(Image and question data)
----------------

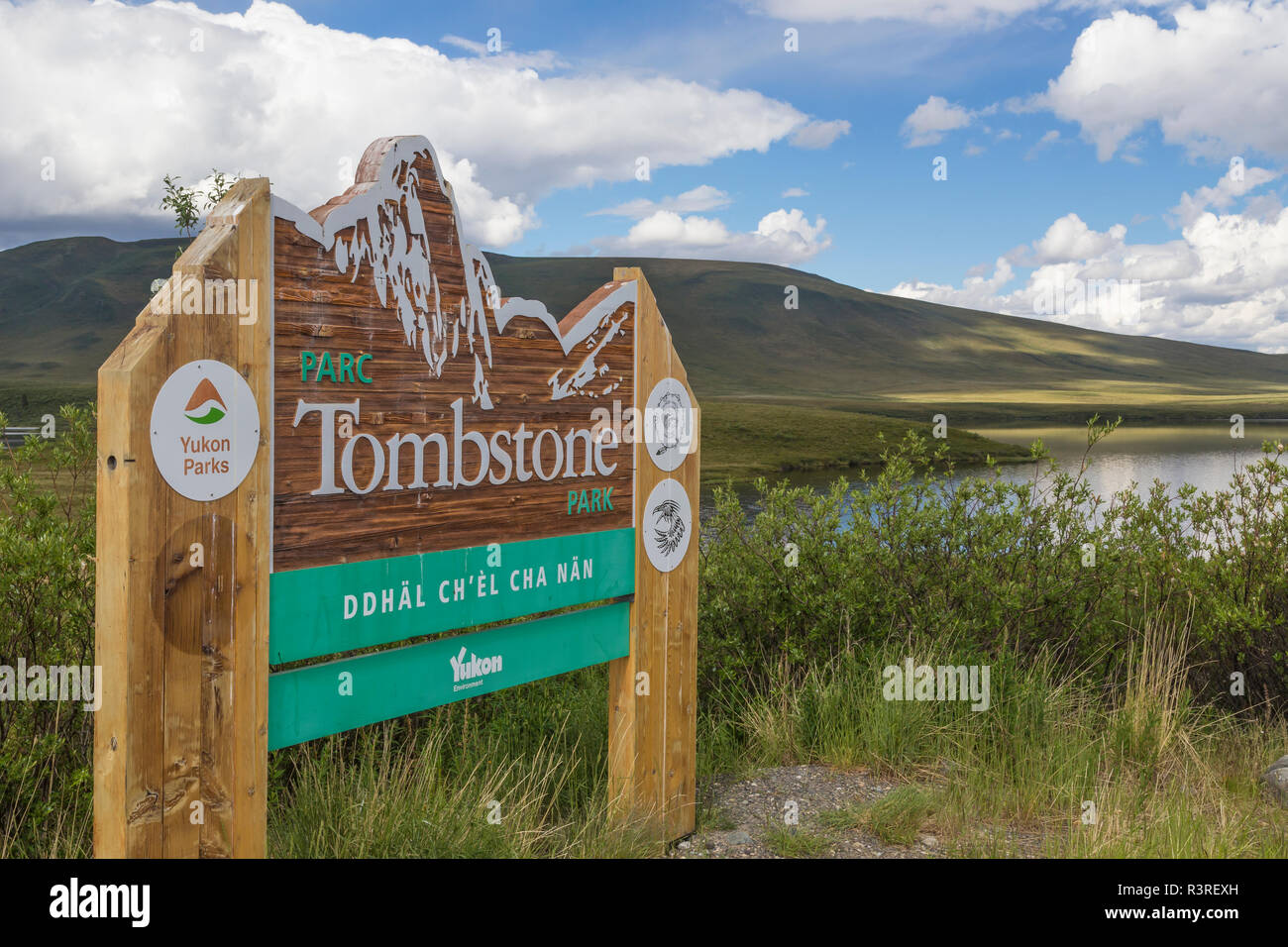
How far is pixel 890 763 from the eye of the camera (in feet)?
18.4

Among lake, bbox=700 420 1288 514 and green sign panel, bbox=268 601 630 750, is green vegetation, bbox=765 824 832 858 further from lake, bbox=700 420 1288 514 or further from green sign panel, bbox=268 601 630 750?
lake, bbox=700 420 1288 514

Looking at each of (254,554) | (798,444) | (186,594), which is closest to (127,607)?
(186,594)

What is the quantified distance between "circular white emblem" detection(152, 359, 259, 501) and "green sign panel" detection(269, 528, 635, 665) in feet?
1.40

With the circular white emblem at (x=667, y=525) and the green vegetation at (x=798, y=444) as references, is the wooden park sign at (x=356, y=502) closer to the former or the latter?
the circular white emblem at (x=667, y=525)

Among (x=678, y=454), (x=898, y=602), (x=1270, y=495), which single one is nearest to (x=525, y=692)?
(x=678, y=454)

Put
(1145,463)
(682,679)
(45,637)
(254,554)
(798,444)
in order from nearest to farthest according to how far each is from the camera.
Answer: (254,554), (45,637), (682,679), (1145,463), (798,444)

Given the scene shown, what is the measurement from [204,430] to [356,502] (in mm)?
677

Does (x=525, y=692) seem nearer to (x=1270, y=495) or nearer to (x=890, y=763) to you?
(x=890, y=763)

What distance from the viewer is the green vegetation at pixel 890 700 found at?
14.1 feet

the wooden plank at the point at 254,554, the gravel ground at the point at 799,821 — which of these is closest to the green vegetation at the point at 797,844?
the gravel ground at the point at 799,821

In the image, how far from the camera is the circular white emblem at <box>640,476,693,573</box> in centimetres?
513

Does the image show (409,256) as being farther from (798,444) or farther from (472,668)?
(798,444)

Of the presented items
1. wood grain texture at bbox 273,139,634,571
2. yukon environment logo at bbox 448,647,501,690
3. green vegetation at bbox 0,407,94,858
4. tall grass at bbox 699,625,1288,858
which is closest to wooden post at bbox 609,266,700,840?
wood grain texture at bbox 273,139,634,571

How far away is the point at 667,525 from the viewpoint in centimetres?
525
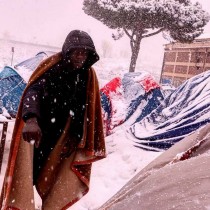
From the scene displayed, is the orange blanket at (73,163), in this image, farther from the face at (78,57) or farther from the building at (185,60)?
the building at (185,60)

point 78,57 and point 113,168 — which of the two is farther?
point 113,168

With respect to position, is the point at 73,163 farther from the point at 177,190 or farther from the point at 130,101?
the point at 130,101

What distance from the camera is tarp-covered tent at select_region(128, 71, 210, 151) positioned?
4.33 m

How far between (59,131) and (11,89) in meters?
2.88

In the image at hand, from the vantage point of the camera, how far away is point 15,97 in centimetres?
530

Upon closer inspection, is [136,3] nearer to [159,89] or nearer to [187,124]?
[159,89]

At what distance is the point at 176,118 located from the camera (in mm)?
4684

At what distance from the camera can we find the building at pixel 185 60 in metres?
30.8

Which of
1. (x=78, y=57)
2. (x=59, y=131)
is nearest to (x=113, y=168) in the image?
(x=59, y=131)

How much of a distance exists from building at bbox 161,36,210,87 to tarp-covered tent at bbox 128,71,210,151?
24.2m

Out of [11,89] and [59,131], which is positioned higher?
[59,131]

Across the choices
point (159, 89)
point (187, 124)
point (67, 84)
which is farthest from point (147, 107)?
point (67, 84)

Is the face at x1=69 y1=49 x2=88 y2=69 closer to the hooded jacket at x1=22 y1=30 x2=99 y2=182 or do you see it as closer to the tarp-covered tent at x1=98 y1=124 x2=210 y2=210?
the hooded jacket at x1=22 y1=30 x2=99 y2=182

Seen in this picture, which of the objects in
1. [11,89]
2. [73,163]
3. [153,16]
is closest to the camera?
[73,163]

----------------

## EXERCISE TASK
Reproduce the data starting at the line that contains "Seen in this picture, which of the objects in" and ending at the end of the data, but change "camera" to "viewer" and keep everything else the same.

## FULL OUTPUT
Seen in this picture, which of the objects in
1. [11,89]
2. [73,163]
3. [153,16]
is closest to the viewer?
[73,163]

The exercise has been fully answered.